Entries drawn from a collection
:::::

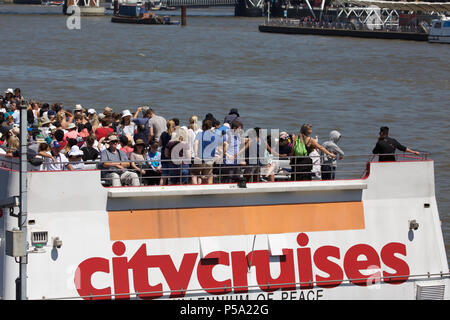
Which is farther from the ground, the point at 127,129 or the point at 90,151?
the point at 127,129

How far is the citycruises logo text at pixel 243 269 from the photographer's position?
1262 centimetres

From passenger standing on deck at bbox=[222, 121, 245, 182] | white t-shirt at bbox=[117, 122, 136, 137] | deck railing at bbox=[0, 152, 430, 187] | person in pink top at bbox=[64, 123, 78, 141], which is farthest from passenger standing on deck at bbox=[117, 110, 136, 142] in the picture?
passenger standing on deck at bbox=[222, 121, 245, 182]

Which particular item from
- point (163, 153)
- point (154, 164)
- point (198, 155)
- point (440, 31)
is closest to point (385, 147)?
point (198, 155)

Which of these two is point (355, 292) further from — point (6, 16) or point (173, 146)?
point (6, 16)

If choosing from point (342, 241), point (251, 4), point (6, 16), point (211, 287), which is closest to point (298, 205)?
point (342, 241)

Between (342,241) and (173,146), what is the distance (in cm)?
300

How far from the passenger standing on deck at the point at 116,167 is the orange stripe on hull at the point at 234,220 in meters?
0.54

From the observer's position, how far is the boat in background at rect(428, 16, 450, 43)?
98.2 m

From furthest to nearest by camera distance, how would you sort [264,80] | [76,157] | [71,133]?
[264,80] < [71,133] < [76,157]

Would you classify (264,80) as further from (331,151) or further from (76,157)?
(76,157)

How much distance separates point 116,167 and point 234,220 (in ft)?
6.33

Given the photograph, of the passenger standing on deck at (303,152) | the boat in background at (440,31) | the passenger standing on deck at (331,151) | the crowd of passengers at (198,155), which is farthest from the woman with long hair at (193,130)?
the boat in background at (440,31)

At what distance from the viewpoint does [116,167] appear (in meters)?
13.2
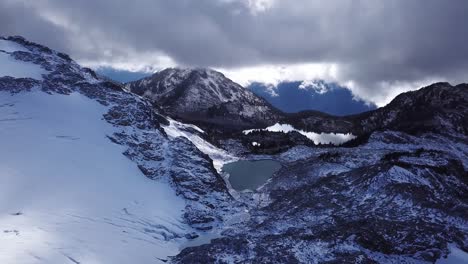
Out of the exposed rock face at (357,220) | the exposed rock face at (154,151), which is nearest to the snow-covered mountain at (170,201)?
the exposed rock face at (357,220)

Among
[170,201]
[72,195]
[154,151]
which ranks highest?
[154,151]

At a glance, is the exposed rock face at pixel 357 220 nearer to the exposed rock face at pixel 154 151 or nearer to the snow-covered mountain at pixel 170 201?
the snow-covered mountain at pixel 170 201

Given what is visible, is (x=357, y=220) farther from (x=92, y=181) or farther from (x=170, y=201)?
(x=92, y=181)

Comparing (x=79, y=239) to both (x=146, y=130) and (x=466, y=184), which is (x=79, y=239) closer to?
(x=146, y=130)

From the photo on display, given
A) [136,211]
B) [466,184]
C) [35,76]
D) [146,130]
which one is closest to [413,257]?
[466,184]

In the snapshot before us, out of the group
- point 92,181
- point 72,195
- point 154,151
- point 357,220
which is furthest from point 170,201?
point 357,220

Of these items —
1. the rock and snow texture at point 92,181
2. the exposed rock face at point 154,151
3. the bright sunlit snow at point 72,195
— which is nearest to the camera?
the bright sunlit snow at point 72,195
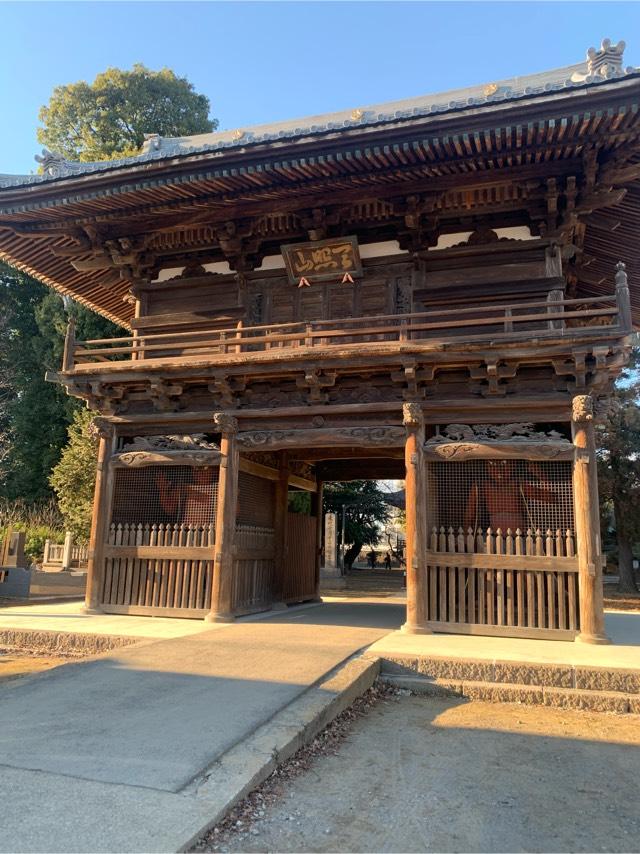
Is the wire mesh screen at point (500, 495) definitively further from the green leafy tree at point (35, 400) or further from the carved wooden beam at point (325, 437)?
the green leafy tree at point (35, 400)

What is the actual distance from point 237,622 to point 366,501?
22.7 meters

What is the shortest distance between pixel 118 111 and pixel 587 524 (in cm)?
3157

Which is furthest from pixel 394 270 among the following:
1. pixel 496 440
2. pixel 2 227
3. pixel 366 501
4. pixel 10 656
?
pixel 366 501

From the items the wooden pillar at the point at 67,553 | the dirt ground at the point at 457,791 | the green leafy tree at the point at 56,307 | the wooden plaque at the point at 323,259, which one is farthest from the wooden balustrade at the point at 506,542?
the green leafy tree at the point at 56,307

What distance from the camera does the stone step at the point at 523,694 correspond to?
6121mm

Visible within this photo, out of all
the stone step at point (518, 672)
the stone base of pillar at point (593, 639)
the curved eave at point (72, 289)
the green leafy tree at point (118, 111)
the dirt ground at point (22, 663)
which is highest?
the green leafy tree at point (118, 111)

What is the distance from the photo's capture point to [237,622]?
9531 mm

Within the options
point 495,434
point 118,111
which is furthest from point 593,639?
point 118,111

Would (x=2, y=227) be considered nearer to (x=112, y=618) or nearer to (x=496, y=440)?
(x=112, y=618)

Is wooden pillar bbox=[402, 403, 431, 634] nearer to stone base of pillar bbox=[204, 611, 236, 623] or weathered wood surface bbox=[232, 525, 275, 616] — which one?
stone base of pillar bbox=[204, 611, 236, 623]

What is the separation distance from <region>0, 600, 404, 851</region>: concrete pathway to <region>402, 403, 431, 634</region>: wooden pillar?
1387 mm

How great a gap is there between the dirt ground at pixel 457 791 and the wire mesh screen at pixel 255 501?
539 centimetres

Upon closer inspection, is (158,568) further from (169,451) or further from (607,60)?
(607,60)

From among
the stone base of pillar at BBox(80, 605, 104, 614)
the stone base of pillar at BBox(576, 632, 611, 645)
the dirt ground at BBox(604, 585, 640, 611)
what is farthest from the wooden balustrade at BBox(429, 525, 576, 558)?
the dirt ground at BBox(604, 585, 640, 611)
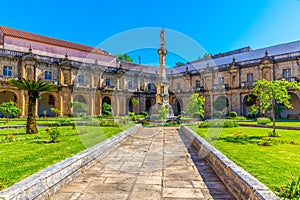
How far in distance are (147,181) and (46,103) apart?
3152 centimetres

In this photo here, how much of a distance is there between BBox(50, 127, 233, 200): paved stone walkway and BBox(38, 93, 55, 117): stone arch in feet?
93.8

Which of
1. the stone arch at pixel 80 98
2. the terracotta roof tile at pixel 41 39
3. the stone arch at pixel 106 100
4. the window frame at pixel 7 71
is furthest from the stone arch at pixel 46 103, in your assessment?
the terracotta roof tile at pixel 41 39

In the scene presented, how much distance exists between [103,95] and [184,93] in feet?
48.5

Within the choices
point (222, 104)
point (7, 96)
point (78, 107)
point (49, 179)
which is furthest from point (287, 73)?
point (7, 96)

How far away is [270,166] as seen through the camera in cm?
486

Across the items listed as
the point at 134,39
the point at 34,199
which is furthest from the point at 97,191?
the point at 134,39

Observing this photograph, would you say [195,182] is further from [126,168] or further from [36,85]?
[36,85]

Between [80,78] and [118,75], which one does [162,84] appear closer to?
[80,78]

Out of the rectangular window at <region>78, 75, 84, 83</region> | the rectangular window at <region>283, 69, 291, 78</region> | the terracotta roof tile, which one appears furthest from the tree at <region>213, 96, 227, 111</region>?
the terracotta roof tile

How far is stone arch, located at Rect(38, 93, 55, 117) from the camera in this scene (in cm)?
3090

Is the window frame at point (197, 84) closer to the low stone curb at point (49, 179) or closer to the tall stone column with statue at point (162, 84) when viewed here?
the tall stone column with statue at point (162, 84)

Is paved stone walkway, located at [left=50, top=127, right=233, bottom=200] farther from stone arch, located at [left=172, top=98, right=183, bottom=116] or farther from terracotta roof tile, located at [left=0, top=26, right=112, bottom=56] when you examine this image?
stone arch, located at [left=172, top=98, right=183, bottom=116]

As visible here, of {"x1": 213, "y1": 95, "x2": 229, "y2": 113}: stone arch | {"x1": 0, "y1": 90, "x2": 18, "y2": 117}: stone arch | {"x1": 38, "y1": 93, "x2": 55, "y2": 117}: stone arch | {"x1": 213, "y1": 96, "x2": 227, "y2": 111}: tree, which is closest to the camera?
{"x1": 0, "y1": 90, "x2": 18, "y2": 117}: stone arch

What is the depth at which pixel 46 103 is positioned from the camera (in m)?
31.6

:::::

Copy the records above, substituting "camera position" for every occurrence of "photographer's position" and keeping everything else unchanged. Leave the pictures out.

Which is farther from the ground, the point at 127,129 or the point at 90,151?
the point at 127,129

How far is the citycruises logo text at pixel 243 269 from the camera position?
1262 centimetres

From passenger standing on deck at bbox=[222, 121, 245, 182] | white t-shirt at bbox=[117, 122, 136, 137] | deck railing at bbox=[0, 152, 430, 187] | person in pink top at bbox=[64, 123, 78, 141], which is farthest from passenger standing on deck at bbox=[117, 110, 136, 142] in the picture?
passenger standing on deck at bbox=[222, 121, 245, 182]

Which particular item from
- point (163, 153)
- point (154, 164)
- point (198, 155)
- point (440, 31)
is closest to point (385, 147)?
point (198, 155)

Which of these two is point (355, 292) further from — point (6, 16) or point (173, 146)?
point (6, 16)

If choosing from point (342, 241), point (251, 4), point (6, 16), point (211, 287), which is closest to point (298, 205)?
point (342, 241)

Between (342,241) and (173,146), what is the distance (in cm)?
300

How far from the passenger standing on deck at the point at 116,167 is the orange stripe on hull at the point at 234,220 in meters?
0.54

From the observer's position, how far is the boat in background at rect(428, 16, 450, 43)?
98.2 m

From furthest to nearest by camera distance, how would you sort [264,80] | [76,157] | [71,133]?
[264,80] < [71,133] < [76,157]

Would you classify (264,80) as further from (331,151) or further from (76,157)?
(76,157)

How much distance separates point 116,167 and point 234,220 (in ft)?
6.33

Given the photograph, of the passenger standing on deck at (303,152) | the boat in background at (440,31) | the passenger standing on deck at (331,151) | the crowd of passengers at (198,155), which is farthest from the woman with long hair at (193,130)?
the boat in background at (440,31)

At what distance from the viewpoint does [116,167] appear (in meters)?
13.2
Out of the exposed rock face at (357,220) | the exposed rock face at (154,151), which is nearest to the snow-covered mountain at (170,201)?
the exposed rock face at (357,220)

Among
[170,201]
[72,195]
[154,151]
which ranks highest?
[154,151]

At a glance, is the exposed rock face at pixel 357 220 nearer to the exposed rock face at pixel 154 151 or nearer to the snow-covered mountain at pixel 170 201?
the snow-covered mountain at pixel 170 201

Given what is visible, is (x=357, y=220) farther from (x=92, y=181) or farther from (x=170, y=201)?
(x=92, y=181)

Comparing (x=79, y=239) to both (x=146, y=130) and (x=466, y=184), which is (x=79, y=239) closer to?
(x=146, y=130)

From the photo on display, given
A) [136,211]
B) [466,184]
C) [35,76]
D) [146,130]
which one is closest to [413,257]?
[466,184]

In the snapshot before us, out of the group
- point 92,181
- point 72,195
- point 154,151
- point 357,220
which is furthest from point 170,201?
point 357,220

Of these items —
1. the rock and snow texture at point 92,181
2. the exposed rock face at point 154,151
3. the bright sunlit snow at point 72,195
— which is nearest to the camera?
the bright sunlit snow at point 72,195
Is the wire mesh screen at point (500, 495) definitively further from the green leafy tree at point (35, 400) or further from the carved wooden beam at point (325, 437)?
the green leafy tree at point (35, 400)

What is the actual distance from point 237,622 to point 366,501?
22.7 meters

What is the shortest distance between pixel 118 111 and pixel 587 524 (in cm)?
3157

Which is furthest from pixel 394 270 among the following:
1. pixel 496 440
2. pixel 2 227
3. pixel 366 501
4. pixel 10 656
?
pixel 366 501

From the items the wooden pillar at the point at 67,553 | the dirt ground at the point at 457,791 | the green leafy tree at the point at 56,307 | the wooden plaque at the point at 323,259, which one is farthest from the wooden balustrade at the point at 506,542?
the green leafy tree at the point at 56,307

What distance from the camera does the stone step at the point at 523,694 correspond to?
6121mm

Visible within this photo, out of all
the stone step at point (518, 672)
the stone base of pillar at point (593, 639)
the curved eave at point (72, 289)
the green leafy tree at point (118, 111)
the dirt ground at point (22, 663)
which is highest?
the green leafy tree at point (118, 111)

What is the distance from the photo's capture point to [237,622]?
9531 mm

Within the options
point 495,434
point 118,111
which is furthest from point 593,639?
point 118,111

Would (x=2, y=227) be considered nearer to (x=112, y=618) or nearer to (x=496, y=440)?
(x=112, y=618)

Is wooden pillar bbox=[402, 403, 431, 634] nearer to stone base of pillar bbox=[204, 611, 236, 623] or weathered wood surface bbox=[232, 525, 275, 616] — which one?
stone base of pillar bbox=[204, 611, 236, 623]

What is the separation distance from <region>0, 600, 404, 851</region>: concrete pathway to <region>402, 403, 431, 634</region>: wooden pillar?
1387 mm

How great a gap is there between the dirt ground at pixel 457 791 and the wire mesh screen at pixel 255 501?
539 centimetres

Upon closer inspection, is (158,568) further from (169,451) or further from (607,60)?
(607,60)

From among
the stone base of pillar at BBox(80, 605, 104, 614)
the stone base of pillar at BBox(576, 632, 611, 645)
the dirt ground at BBox(604, 585, 640, 611)
what is farthest from the wooden balustrade at BBox(429, 525, 576, 558)?
the dirt ground at BBox(604, 585, 640, 611)
How far in distance are (147,181) and (46,103) apart?
3152 centimetres

In this photo here, how much of a distance is there between BBox(50, 127, 233, 200): paved stone walkway and BBox(38, 93, 55, 117): stone arch in feet?
93.8

Which of
1. the stone arch at pixel 80 98
2. the terracotta roof tile at pixel 41 39
3. the stone arch at pixel 106 100
4. the window frame at pixel 7 71
is furthest from the stone arch at pixel 46 103, in your assessment?
the terracotta roof tile at pixel 41 39

In the scene presented, how much distance exists between [103,95] and [184,93] in feet?
48.5

Within the choices
point (222, 104)
point (7, 96)
point (78, 107)
point (49, 179)
which is furthest from point (287, 73)?
point (7, 96)

How far away is [270,166] as seen through the camera in cm?
486

Across the items listed as
the point at 134,39
the point at 34,199
which is furthest from the point at 97,191?
the point at 134,39

Observing this photograph, would you say [195,182] is further from [126,168] or further from [36,85]?
[36,85]

Between [80,78] and [118,75], which one does [162,84] appear closer to?
[80,78]

Out of the rectangular window at <region>78, 75, 84, 83</region> | the rectangular window at <region>283, 69, 291, 78</region> | the terracotta roof tile, which one appears furthest from the tree at <region>213, 96, 227, 111</region>?
the terracotta roof tile

How far is stone arch, located at Rect(38, 93, 55, 117) from the camera in this scene (in cm)?
3090

Is the window frame at point (197, 84) closer to the low stone curb at point (49, 179) or closer to the tall stone column with statue at point (162, 84) when viewed here?
the tall stone column with statue at point (162, 84)

Is paved stone walkway, located at [left=50, top=127, right=233, bottom=200] farther from stone arch, located at [left=172, top=98, right=183, bottom=116] or farther from terracotta roof tile, located at [left=0, top=26, right=112, bottom=56] when you examine this image?
stone arch, located at [left=172, top=98, right=183, bottom=116]

As visible here, of {"x1": 213, "y1": 95, "x2": 229, "y2": 113}: stone arch | {"x1": 0, "y1": 90, "x2": 18, "y2": 117}: stone arch | {"x1": 38, "y1": 93, "x2": 55, "y2": 117}: stone arch | {"x1": 213, "y1": 96, "x2": 227, "y2": 111}: tree, which is closest to the camera?
{"x1": 0, "y1": 90, "x2": 18, "y2": 117}: stone arch

What is the depth at which pixel 46 103 is positioned from the camera (in m)?
31.6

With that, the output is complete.